What the task asks.
Count lines holding the string "species" in the data that follows. Reply with one number only.

Entries shown.
┄┄┄┄┄┄┄┄┄┄

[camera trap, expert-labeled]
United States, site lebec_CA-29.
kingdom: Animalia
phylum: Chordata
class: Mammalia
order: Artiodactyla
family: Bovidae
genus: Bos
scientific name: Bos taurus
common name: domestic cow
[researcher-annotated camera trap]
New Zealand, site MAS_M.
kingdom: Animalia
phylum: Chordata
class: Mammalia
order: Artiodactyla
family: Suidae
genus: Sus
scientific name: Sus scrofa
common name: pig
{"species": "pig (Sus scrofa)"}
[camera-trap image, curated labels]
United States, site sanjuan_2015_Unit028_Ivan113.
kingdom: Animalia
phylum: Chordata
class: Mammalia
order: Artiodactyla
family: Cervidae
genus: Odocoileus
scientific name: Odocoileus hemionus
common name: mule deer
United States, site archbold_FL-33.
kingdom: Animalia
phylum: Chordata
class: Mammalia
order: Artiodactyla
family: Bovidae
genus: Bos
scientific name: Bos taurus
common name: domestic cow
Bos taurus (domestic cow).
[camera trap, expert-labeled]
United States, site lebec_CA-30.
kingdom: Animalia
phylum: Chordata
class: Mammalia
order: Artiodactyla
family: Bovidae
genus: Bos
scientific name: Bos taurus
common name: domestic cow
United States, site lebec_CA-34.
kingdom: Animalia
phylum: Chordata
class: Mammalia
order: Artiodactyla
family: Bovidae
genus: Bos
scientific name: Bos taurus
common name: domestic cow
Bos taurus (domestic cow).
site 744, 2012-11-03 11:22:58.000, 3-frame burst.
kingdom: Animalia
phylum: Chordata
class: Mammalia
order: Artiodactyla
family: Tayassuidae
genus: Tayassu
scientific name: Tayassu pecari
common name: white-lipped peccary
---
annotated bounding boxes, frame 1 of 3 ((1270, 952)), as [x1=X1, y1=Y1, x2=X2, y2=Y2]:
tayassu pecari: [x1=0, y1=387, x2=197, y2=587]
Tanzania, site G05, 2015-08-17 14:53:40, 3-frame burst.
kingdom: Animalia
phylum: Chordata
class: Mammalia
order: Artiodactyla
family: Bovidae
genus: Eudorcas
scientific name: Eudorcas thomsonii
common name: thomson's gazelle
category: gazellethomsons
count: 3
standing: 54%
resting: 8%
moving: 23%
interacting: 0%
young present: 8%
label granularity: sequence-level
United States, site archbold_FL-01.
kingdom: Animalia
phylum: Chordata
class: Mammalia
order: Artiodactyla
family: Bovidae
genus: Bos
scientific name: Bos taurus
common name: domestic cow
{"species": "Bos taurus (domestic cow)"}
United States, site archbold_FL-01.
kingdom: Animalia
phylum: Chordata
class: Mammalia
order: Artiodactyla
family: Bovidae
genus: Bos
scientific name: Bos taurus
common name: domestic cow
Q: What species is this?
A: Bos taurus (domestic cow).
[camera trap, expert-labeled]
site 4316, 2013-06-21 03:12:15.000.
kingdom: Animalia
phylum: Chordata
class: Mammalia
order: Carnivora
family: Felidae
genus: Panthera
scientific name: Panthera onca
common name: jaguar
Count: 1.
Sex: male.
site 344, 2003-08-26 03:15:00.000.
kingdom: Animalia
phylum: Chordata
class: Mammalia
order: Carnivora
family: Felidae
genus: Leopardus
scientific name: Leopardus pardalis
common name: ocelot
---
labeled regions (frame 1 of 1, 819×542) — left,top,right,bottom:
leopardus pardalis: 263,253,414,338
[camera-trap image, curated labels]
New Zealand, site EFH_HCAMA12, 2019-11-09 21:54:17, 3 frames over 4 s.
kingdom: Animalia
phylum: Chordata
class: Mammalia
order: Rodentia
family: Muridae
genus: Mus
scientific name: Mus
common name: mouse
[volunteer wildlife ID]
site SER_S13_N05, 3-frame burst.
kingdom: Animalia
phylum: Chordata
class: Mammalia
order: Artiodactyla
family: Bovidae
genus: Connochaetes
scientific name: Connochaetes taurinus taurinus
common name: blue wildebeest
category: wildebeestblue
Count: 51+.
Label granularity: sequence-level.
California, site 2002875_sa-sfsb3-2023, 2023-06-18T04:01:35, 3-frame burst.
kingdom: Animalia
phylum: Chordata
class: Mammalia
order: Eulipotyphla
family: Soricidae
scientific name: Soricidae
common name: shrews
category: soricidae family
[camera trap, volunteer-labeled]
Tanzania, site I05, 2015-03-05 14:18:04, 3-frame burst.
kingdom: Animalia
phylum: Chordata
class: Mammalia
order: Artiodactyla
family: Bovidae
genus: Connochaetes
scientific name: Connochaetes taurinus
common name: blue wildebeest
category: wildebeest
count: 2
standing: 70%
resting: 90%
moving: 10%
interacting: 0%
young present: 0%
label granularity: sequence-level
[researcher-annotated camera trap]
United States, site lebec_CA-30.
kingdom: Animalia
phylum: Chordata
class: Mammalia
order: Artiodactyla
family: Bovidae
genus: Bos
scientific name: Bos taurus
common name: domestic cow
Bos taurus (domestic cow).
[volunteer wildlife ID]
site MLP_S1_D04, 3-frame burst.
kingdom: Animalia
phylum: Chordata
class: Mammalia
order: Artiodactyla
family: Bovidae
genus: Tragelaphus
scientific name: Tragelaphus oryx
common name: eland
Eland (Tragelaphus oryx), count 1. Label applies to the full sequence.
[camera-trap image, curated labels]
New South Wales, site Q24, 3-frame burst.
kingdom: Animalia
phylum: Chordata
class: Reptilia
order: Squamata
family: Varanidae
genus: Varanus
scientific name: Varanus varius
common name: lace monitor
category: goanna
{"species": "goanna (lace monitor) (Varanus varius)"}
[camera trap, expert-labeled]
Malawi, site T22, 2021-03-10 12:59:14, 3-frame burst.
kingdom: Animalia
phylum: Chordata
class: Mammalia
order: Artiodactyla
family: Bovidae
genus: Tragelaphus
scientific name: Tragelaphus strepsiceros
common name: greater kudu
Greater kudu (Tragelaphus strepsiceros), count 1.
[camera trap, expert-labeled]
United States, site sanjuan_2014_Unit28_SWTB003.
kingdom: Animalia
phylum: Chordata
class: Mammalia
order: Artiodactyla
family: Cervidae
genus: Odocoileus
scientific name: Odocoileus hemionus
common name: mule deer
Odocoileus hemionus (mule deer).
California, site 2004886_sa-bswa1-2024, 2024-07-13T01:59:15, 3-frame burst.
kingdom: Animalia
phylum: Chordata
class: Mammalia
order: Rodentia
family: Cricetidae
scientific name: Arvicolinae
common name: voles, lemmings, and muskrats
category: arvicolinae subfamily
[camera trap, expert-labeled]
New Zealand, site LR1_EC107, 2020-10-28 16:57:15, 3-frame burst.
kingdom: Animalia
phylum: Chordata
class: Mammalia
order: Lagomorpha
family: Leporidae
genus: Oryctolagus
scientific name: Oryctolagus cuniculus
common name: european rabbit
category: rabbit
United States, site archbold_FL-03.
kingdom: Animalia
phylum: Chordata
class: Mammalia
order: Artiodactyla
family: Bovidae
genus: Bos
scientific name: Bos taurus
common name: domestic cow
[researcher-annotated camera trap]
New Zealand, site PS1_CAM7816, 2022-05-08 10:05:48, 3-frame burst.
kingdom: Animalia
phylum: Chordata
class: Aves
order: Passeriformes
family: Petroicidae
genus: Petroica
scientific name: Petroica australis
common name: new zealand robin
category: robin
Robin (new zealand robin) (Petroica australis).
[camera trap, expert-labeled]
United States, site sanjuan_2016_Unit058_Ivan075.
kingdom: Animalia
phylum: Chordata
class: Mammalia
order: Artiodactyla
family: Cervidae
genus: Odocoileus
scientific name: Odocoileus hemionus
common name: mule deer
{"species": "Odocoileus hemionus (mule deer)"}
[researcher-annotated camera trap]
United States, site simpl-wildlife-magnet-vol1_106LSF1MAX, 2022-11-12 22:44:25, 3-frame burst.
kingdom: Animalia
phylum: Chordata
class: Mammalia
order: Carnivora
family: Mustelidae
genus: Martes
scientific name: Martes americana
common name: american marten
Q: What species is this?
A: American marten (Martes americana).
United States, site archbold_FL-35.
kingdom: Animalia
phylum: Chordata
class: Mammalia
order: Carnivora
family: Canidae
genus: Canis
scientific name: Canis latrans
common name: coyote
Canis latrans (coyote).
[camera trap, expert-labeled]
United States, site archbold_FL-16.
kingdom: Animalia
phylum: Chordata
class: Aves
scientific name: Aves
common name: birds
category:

┄┄┄┄┄┄┄┄┄┄

Your solution.
6